Cet art d’écrire en notes n’est point venu jusqu’à nous, il en est cependant resté des vestiges en la chancellerie de Rome où l’on délivre des signatures pleines d’abréviations ; c’est peut-être aussi de-là qu’est venu l’invention de l’écriture par chiffres.

On appella donc notaires à Rome ceux qui avoient l’art d’écrire par notes & abréviations ; & comme on s’adressoit à eux pour recevoir toutes sortes d’actes, c’est de-là que le nom de notaire est demeuré aux officiers publics qui exercent la même fonction.

Les notaires romains étoient aussi appellés cursores, à cause de la rapidité avec laquelle ils écrivoient.

Il étoit d’usage à Rome de faire apprendre aux jeunes gens, & principalement aux esclaves qui avoient de l’intelligence, cet art d’écrire en notes, afin qu’ils servissent de clercs aux greffiers & tabellions.

Tous les scribes publics, soit greffiers, tabellions ou notaires, étoient même au commencement des esclaves publics, c’est-à-dire appartenant au corps de chaque ville qui étoient employés à faire ces sortes d’expéditions, afin qu’elles ne coutassent rien au peuple : cela étoit si ordinaire alors, qu’en la loi derniere au code de servis reipublicæ on met en question si l’esclave d’une cité ou république ayant été affranchi, & ayant depuis continué l’exercice du notariat de cette ville, n’avoit pas dérogé à sa liberté.

Comme les esclaves chez les Romains étoient dans le domaine du maître, qui pouvoit les vendre & aliéner, M. Pasquier tient que c’est de-là qu’en France les tabellionnés sont aussi réputés domaniaux.

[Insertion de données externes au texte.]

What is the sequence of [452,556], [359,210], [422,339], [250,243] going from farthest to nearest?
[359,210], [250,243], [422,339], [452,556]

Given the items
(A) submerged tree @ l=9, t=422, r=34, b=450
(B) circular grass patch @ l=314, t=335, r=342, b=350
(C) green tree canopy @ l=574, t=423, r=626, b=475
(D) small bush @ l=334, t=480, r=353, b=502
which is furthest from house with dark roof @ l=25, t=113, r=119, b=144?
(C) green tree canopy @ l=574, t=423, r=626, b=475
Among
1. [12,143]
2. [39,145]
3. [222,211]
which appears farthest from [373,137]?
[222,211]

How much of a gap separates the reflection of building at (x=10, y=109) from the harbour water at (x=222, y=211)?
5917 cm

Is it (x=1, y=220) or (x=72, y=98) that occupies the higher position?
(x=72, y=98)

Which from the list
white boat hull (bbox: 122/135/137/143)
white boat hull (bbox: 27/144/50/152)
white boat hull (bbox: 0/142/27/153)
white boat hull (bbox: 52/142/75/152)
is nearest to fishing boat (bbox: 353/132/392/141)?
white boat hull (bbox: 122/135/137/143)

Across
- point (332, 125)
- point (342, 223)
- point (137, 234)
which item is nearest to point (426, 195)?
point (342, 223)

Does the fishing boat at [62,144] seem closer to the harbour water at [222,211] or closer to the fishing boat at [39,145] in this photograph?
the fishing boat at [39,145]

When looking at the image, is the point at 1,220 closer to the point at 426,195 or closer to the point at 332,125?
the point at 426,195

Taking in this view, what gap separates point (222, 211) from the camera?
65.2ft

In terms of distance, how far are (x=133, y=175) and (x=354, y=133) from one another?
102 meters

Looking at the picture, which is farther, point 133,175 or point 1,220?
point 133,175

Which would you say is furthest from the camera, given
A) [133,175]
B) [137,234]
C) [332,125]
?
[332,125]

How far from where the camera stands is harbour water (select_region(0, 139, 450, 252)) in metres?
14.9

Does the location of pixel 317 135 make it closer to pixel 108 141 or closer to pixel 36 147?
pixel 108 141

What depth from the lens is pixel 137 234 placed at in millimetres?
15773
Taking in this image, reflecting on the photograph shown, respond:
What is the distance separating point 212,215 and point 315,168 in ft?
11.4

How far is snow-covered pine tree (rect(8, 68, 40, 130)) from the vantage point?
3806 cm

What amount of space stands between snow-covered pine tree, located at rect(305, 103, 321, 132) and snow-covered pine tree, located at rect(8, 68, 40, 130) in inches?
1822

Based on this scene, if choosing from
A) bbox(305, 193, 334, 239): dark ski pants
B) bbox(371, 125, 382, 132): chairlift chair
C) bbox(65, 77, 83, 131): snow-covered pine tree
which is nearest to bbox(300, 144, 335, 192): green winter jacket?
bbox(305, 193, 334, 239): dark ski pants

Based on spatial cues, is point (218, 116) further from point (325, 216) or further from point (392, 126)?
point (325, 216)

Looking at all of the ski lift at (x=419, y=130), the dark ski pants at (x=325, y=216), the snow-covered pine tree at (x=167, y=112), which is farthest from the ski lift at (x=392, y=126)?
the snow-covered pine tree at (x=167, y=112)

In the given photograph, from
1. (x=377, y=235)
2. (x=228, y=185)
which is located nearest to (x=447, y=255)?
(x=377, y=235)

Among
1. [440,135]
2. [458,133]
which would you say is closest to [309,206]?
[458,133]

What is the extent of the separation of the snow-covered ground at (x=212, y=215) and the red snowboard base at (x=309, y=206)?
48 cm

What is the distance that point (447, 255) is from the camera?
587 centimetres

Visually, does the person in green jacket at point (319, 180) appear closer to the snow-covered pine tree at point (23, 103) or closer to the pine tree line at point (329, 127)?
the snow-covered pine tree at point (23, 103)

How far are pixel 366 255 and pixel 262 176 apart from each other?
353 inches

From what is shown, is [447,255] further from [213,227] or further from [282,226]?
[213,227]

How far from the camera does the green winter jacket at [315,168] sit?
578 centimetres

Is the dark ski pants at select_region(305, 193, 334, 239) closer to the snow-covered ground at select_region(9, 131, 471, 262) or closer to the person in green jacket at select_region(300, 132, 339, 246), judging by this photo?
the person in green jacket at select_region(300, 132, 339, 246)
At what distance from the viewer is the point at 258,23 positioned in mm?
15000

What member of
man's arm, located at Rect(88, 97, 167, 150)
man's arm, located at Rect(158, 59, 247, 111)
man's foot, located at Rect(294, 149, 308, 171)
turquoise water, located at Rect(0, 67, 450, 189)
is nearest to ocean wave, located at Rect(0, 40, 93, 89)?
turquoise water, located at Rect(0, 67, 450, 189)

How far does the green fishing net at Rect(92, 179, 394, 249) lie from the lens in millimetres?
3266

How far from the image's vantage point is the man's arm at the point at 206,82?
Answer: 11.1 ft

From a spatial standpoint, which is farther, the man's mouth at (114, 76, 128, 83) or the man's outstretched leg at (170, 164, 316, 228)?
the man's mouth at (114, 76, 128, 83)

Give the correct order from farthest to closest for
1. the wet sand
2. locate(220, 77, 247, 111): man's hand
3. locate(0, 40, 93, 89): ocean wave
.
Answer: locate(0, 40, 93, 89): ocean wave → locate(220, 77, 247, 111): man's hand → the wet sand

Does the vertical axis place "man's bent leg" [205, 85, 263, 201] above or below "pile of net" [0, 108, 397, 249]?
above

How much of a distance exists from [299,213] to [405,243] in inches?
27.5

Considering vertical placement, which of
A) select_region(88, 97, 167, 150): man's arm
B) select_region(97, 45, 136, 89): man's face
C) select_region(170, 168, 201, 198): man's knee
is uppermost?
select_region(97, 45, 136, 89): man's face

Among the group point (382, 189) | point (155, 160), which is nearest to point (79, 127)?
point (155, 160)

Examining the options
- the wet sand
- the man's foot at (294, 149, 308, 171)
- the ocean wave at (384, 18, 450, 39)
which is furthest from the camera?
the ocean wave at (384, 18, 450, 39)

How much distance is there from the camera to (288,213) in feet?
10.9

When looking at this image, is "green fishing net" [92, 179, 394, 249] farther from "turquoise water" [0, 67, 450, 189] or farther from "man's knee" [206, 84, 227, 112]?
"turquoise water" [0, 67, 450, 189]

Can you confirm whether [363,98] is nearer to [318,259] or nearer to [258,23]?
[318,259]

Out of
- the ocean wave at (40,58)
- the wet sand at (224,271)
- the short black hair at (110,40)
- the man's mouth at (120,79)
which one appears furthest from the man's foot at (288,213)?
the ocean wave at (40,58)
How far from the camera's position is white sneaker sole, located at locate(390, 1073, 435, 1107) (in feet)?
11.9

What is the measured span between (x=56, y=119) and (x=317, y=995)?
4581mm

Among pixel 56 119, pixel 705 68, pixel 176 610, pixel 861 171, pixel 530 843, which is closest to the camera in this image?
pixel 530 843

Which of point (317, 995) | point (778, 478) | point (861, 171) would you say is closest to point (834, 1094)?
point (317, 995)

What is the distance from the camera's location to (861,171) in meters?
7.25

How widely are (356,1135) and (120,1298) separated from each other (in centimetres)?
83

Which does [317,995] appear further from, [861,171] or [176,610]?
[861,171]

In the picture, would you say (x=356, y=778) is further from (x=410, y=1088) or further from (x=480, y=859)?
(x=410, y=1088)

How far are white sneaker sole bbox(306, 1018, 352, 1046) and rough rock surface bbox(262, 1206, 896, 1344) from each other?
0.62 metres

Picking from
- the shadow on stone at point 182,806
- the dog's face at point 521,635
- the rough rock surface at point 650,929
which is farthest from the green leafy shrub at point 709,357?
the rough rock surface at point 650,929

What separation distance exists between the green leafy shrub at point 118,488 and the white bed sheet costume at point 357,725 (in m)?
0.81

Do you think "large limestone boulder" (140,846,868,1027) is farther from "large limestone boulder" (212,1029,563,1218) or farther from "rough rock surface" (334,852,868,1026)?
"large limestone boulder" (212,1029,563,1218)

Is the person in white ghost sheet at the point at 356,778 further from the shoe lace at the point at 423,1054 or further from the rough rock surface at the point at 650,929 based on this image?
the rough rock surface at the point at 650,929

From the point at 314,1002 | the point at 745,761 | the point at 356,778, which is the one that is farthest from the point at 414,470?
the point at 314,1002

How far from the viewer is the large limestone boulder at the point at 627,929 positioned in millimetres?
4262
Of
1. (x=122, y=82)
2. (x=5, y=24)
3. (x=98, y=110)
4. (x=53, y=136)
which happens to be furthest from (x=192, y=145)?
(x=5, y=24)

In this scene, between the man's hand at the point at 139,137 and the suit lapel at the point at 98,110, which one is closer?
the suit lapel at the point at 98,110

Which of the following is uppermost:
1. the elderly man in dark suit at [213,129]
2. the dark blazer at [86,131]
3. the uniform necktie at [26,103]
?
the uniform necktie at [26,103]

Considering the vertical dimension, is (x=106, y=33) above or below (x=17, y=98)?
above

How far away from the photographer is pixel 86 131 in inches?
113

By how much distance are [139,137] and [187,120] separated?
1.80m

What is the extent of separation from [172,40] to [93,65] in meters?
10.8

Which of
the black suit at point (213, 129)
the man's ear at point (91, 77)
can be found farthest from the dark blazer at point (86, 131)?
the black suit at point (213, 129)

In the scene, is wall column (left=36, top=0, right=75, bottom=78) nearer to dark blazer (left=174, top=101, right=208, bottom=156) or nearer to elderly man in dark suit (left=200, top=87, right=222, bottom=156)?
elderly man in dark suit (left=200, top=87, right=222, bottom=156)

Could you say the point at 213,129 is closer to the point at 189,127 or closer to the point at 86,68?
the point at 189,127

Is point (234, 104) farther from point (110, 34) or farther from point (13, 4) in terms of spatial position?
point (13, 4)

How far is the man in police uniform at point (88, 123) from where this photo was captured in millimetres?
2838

C’est aussi de-là, suivant Loyseau, que nos notaires se mettent encore stipulans & acceptans pour les parties ; ce qu’ils n’auroient pas pû faire dans l’origine s’ils n’eussent été esclaves publics, étant une regle de droit que personne ne peut stipuler pour autrui, de laquelle regle néanmoins étoient exceptés les esclaves, lesquels pouvoient stipuler & acquérir pour leur maître : si c’étoit un esclave commun à plusieurs, il pouvoit stipuler pour chacun d’eux ; & si c’étoit un esclave public, c’est-à-dire appartenant à une ville, il pouvoit stipuler pour chaque habitant, comme il paroît par plusieurs lois du digeste.

Mais il faut bien prendre garde que les esclaves qui, dans ces premiers tems, faisoient la fonction de notaires à Rome, ne peuvent être comparés aux notaires d’aujourd’hui : en effet, ils n’étoient point officiers en titre, ils n’étoient proprement que les clercs des tabellions, & leurs écritures n’étoient point authentiques, ce n’étoient que des écritures privées.

Bien-loin que la fonction de tabellion & de notaire

eût quelque chose d’ignoble ; chez les Romains, on voit que les patrons se faisoient un devoir & un honneur de recevoir les contrats de leurs cliens.

En effet, les PP. Catrou & Rouillé dans leur grande histoire romaine, liv. I. p. 66. de l’édition de 1725, remarquent, d’après Plutarque & Denis d’Halicarnasse, que les plus riches & les plus nobles citoyens eurent le nom de patrons ; que par-là ils tinrent un rang mitoyen entre les sénateurs & la plus vile populace ; que les patrons se chargerent de soutenir & de protéger chacun certain nombre de familles du plus bas peuple, de les aider de leur crédit & de leur bien, & de les affranchir de l’oppression des grands ; que c’étoit aux patrons de dresser les contrats de leurs cliens, de démêler leurs affaires embrouillées, afin de subvenir à leur ignorance contre les ruses de la chicane.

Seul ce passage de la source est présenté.